We may not be able to extend or refinance existing indebtedness before it becomes due.
We may not be able to attain or maintain profitability.
The only sources of cash for distributions to investors will be cash flow from our operations (including sales of properties) or any net proceeds that result from financing or refinancing our properties or proceeds from capital we raise.
We may not generate cash flows sufficient to pay distributions to stockholders or meet our debt service obligations.
We may be affected by risks resulting from losses in excess of insured limits.
We may fail to qualify as a REIT for U.S. federal income tax purposes.
There are significant restrictions and limitations on our stockholders' ability to have any of their shares of our common stock repurchased under our SRPs and, if stockholders are able to have their shares repurchased by us, the stated purchase price under the SRPs, which is based on our most recently published NAV per share, could be less than the then-current fair market value of the shares.

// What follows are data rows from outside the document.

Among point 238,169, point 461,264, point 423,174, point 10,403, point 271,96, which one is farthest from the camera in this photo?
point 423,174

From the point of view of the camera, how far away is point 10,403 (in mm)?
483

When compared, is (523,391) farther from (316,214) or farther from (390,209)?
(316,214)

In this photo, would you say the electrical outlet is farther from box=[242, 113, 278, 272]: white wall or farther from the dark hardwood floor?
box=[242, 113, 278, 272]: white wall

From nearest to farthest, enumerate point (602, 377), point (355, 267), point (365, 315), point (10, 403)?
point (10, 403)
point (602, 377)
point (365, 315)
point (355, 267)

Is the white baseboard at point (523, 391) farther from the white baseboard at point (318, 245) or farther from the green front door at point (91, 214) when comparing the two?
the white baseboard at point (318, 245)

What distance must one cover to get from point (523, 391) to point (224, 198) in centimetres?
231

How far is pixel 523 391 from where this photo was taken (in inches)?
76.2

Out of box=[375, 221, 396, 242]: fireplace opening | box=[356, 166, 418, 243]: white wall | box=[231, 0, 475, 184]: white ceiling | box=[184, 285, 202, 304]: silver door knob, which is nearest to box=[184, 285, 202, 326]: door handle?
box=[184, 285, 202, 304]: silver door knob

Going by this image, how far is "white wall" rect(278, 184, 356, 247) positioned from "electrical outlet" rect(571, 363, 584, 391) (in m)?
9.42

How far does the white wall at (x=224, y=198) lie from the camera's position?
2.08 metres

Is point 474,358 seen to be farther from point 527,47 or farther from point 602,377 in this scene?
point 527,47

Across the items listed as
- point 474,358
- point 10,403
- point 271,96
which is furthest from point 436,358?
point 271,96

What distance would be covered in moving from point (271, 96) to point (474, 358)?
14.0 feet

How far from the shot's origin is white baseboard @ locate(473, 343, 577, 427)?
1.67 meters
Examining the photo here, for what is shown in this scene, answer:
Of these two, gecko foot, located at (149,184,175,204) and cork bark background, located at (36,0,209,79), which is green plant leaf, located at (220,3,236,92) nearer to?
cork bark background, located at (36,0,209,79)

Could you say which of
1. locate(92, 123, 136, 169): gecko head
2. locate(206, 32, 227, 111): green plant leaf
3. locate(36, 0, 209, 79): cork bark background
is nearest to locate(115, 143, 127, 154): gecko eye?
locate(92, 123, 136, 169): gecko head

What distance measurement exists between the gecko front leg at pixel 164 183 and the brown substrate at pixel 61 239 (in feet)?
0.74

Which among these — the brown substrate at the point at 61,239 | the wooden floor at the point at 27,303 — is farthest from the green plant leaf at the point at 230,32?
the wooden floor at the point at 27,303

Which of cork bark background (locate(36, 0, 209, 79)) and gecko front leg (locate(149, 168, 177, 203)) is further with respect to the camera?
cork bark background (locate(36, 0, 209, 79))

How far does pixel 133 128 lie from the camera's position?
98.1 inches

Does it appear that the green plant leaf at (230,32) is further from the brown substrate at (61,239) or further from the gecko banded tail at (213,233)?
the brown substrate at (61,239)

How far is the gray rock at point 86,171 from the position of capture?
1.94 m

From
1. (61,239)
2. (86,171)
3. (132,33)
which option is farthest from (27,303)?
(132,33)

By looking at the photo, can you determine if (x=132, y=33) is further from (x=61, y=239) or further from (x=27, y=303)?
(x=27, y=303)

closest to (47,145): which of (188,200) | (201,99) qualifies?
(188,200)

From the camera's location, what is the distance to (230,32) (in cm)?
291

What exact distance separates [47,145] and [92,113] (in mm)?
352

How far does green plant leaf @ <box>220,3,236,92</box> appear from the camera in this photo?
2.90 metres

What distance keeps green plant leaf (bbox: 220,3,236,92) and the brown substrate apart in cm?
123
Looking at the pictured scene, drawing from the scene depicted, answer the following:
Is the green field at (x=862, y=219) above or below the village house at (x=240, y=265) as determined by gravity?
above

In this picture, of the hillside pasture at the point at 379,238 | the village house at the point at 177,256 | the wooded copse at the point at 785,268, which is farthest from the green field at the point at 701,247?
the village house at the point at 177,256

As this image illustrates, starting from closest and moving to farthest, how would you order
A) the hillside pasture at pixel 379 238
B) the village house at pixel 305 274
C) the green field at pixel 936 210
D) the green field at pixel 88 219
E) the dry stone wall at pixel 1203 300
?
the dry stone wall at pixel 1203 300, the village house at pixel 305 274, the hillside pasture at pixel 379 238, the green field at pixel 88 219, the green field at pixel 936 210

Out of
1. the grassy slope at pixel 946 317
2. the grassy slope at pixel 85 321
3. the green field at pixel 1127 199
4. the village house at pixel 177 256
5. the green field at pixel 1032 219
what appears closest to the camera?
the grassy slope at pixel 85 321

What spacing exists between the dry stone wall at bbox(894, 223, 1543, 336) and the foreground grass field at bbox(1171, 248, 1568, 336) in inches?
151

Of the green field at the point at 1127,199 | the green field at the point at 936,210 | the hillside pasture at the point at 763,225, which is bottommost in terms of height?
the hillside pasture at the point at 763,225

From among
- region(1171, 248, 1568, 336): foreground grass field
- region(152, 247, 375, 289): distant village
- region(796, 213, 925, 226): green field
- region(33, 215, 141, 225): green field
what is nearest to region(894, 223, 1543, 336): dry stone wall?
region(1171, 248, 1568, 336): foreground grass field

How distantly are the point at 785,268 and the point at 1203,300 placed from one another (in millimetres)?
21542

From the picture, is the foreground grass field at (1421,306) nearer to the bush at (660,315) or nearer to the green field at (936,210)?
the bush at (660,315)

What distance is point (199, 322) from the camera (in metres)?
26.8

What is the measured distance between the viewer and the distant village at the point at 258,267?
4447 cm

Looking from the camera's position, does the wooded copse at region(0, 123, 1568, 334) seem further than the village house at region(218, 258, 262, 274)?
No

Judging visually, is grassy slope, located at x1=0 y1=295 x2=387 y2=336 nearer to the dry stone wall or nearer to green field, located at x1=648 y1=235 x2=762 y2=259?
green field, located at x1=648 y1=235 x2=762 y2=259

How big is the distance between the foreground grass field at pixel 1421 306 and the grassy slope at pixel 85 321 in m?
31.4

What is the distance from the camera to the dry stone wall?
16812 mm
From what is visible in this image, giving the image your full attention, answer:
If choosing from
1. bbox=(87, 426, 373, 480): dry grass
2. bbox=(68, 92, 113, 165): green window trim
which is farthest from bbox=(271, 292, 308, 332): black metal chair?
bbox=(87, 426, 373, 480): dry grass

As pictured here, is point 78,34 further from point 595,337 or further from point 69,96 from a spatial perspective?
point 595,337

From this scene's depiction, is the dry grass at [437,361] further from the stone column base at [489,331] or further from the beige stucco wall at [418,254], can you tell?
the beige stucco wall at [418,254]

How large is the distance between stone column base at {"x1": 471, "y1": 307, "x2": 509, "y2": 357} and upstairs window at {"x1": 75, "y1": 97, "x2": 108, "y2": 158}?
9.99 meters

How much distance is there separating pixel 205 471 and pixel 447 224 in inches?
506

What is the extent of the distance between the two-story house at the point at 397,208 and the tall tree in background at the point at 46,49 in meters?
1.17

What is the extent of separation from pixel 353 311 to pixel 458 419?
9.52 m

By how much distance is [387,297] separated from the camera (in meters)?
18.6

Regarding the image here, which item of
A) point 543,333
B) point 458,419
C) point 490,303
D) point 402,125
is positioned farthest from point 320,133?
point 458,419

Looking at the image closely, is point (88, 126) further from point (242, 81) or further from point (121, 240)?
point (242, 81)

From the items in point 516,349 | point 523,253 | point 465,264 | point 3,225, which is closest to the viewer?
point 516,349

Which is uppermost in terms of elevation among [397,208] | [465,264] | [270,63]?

Risks of security breaches through cyber-attacks, cyber intrusions or otherwise, as well as other significant disruptions of our information technology networks and related systems, could adversely affect our business and results of operations.
We were formed on May 14, 2015 as a Maryland corporation and elected to be treated as a REIT for federal income tax purposes beginning with the taxable year ended December 31, 2016, and we intend to continue to operate so as to remain qualified as a REIT for federal income tax purposes thereafter. To date, we have invested primarily in single tenant income-producing properties that are leased to creditworthy tenants under long-term net leases. During 2020, we acquired the intellectual property of BuildingBITs, an innovative online real estate crowd funding platform, and the REITless investment platform, an online investment platform for commercial real estate investment offerings. In 2021, we will continue to seek opportunities to be an aggregator within the non-listed real estate product industry, utilizing the combination of our deep understanding of both the crowd funding and real estate markets and the strength of our stockholder-owned, self-managed business model. We plan to invest in a diversified portfolio of real estate and real estate-related investments.
Although we are not limited as to the form our investments may take, our investments in real estate will generally constitute acquiring fee title or interests in entities that own and operate real estate. We intend to make substantially all acquisitions of our real estate investments through our Operating Partnership either directly or indirectly through limited liability companies or limited partnerships, including through other REITs, or through investments in joint ventures, partnerships, tenants-in-common, co-tenancies or other co-ownership arrangements with other owners of properties, some of which may be affiliated with us or our executive officers or directors. We also plan to continue to invest in fintech and crowd funding businesses similar to our investments in REITless and BuildingBits.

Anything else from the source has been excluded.